Other experiments, like Medicare’s Accountable Care Organization (ACO) program, may also be cost increasing, by encouraging hospital consolidation that allows them to increase prices.

One area where ObamaCare devotes far too little attention is reforming the demand for health care services.  For all of our talk about the crushing cost of American health care, on average, consumers only spend about 11 cents out of pocket for health care – the fifth lowest average among OECD countries.  And research suggests that when out of pocket spending is lower, health care spending increases because consumers are only paying a tiny fraction of the total bill.

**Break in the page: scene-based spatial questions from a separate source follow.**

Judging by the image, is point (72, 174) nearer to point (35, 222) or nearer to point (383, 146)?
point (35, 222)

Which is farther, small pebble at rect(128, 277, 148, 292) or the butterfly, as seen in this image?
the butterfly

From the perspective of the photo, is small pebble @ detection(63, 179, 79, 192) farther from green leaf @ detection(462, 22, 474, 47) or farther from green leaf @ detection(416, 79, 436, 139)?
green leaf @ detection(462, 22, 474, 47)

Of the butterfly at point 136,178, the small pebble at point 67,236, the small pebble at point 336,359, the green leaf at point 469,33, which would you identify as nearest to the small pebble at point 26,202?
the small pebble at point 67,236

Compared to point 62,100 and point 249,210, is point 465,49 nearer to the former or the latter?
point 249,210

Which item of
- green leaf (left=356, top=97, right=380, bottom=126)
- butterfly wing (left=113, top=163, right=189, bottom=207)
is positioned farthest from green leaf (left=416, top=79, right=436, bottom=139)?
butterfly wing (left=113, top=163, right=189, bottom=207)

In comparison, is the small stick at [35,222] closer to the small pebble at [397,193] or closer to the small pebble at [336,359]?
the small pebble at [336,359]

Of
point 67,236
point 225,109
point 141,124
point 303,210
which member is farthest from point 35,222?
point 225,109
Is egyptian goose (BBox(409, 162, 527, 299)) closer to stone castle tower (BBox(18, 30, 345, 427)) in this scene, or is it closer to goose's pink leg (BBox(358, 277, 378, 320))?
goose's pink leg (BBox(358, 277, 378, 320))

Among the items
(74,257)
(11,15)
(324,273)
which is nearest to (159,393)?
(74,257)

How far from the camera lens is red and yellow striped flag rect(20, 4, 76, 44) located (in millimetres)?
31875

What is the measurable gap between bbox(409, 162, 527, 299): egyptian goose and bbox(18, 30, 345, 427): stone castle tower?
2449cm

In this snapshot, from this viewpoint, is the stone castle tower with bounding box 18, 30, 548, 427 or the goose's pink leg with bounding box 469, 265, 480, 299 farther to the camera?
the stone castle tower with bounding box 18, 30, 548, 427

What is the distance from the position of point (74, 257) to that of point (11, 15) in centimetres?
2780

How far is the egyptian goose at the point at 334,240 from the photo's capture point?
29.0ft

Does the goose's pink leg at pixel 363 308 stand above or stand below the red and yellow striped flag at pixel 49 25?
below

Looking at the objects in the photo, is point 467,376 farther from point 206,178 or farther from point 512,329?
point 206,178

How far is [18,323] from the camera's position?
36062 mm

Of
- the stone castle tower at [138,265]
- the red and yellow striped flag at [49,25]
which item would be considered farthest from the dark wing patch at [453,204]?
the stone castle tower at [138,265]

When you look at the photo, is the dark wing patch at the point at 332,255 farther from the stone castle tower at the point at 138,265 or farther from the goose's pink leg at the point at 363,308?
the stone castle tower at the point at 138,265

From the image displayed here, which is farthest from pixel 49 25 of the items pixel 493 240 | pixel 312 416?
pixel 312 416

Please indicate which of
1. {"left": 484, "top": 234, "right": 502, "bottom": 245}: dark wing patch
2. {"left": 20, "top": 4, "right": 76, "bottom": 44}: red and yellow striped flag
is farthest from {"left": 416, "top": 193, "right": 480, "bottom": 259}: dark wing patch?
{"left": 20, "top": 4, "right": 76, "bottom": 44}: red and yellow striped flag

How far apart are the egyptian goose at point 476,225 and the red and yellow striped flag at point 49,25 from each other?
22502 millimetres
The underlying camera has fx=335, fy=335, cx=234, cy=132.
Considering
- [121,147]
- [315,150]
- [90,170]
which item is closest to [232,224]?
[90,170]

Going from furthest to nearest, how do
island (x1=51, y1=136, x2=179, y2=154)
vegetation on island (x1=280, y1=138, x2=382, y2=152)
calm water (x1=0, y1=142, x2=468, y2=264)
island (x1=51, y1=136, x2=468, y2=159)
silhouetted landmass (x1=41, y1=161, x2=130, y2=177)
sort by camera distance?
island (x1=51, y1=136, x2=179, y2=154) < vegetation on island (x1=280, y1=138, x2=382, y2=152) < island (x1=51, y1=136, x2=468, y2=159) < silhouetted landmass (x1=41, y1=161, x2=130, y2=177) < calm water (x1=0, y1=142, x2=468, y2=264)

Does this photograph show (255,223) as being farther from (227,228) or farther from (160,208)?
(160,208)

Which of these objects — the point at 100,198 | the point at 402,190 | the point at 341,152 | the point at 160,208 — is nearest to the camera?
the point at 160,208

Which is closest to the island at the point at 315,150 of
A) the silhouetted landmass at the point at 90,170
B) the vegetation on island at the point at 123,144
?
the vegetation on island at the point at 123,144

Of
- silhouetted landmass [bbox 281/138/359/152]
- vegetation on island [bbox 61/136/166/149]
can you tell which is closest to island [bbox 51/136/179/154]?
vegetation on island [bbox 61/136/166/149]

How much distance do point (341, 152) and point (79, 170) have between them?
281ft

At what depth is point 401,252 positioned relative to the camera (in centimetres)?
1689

By 2021, ObamaCare will push U.S. out of pocket spending even lower than it is today, to just over 9 percent. This may accelerate price increases by insulating the newly insured largely from the costs of the care they consume.

Defenders of the law like to point out that CBO scores the law as reducing the deficit. But this is only because the law brings in more revenues (through taxes and penalties) than it spends over a ten year period. And recently, health care cost growth has slowed somewhat. But there is no reason to attribute the slowdown to ObamaCare, since its main provisions haven’t even kicked in.  And lower Medicare spending is largely (75 percent) attributable to lower drug spending in Medicare’s Part D benefit, which started in 2006.

On net, we found evidence that ObamaCare will do very little to slow U.S. health care spending, and may actually increase it.

While the Congressional debate has focused on repealing ObamaCare, a more politically palatable option may be reforming it by focusing on demand side reforms – like moving most non-poor Americans into higher deductible health plans paired with savings accounts and lowering subsidies on the exchanges (currently subsidies extend to families making up to $94,000 annually) to focus on low-income families, and building effective systems that allow consumers to easily compare the price and quality of health care options.

An anniversary is supposed to be the time for celebration. For ObamaCare, its third anniversary signifies how little the law has accomplished, and the enormous health care challenges still facing the country.